▶ [Brief A]: Copy out the passage about envy from "I cried because I wasn’t" to "all those reasons.".
▶ [Brief B]: In the passage about envy, list everything the writer says they envied about Elizabeth Gilbert.
▶ [Brief C]: Summarize the passage about envy in two sentences.

▶ [Quoted passage]:
-=-=-=-=-

Here’s the long version of that story:
In September, Ane Axford (of Sensitive and Thriving*) tweeted that she LOVED an article in the New York Times that profiled Elizabeth Gilbert, author of Eat, Pray, Love. So, of course I read that article here.
As I read it, I started to feel sick to my stomach. Not nauseated but sad tension. I made up a word for it; I call that feeling “florginess” because no other word quite describes it.
That “florgy” feeling turned into that very familiar feeling called envy. I envied her ballsiness and her enthusiasm and her obsession with moss (I’m not that excited by anything) and her childhood and the fact that she wrote a play that was put on by her high school. Of course I envied her success with Eat, Pray, Love which I absolutely loved.
And then I cried.
Not just a few tears but ugly, snotty, exhausting sobbing. It was a ten tissue kind of crying.
I cried because I wasn’t brave or driven or even doing what I wanted to do let alone being a success at it. I cried because I wish I had written a play in high school and I was never going to be able to have that opportunity. Ever again. I cried because I wanted what looked a really great life and I have a really crappy life. I let myself cry for all those reasons.
And then I stopped. And I became curious about all that crying. I think I’ve cried three times in like five years. I’m highly sensitive but not a big crier so I wanted to know what about Gilbert and that article created such an intense reaction.
As a highly sensitive person, my whole life has been about intense and excessive emotions. When I love something, I love it so much I want to marry it. If I could. When I hate something, I hate it with a passion. I take pleasure in hating stuff. I hold grudges for ten years. Whatever emotion exists, I’ve felt it and never just a little bit. And envy is no different.

-=-=-=-=-

▶ [Raw data]:
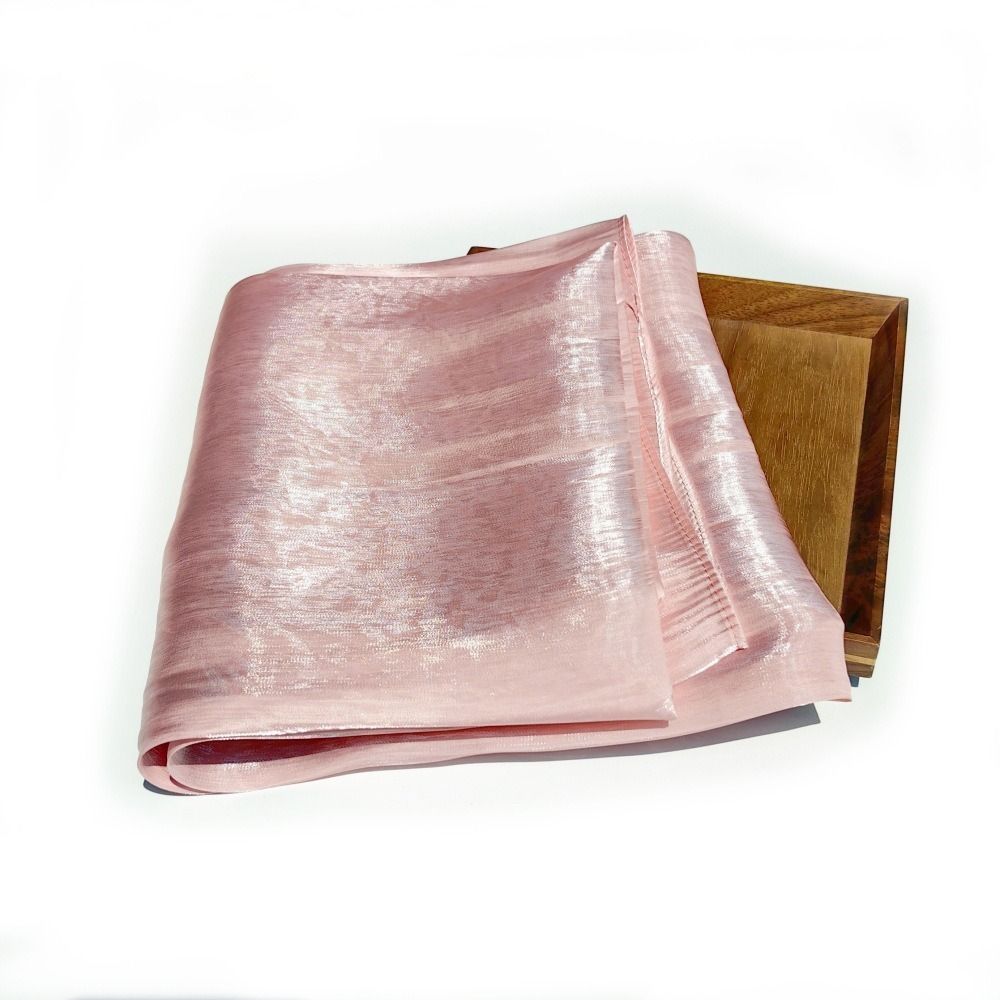 Pleated Shawl Head Wraps Silky Shimmer Women Muslim Shawl New Fashion Islam Turban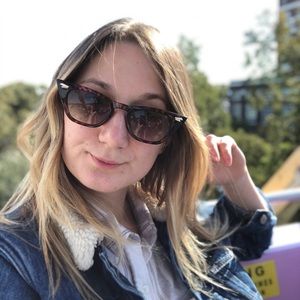 Meet your Posher, Meryl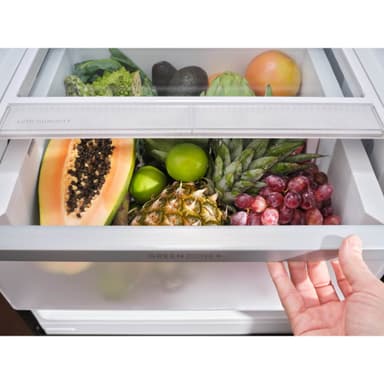 Electrolux Jääkaappipakastimet ENT8MD32B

-=-=-=-=-

▶ [Answer area A]:
I cried because I wasn’t brave or driven or even doing what I wanted to do let alone being a success at it. I cried because I wish I had written a play in high school and I was never going to be able to have that opportunity. Ever again. I cried because I wanted what looked a really great life and I have a really crappy life. I let myself cry for all those reasons.

▶ [Answer area B]:
- Her ballsiness
- Her enthusiasm
- Her obsession with moss
- Her childhood
- The fact that she wrote a play that was put on by her high school
- Her success with Eat, Pray, Love

▶ [Answer area C]: Reading a New York Times profile of Elizabeth Gilbert, which Ane Axford had tweeted that she loved, left the writer envious of Gilbert's life and success and then sobbing hard. Once the crying stopped, the writer became curious about why the article caused such an intense reaction and noted that, as a highly sensitive person, intense and excessive emotions have marked the writer's whole life.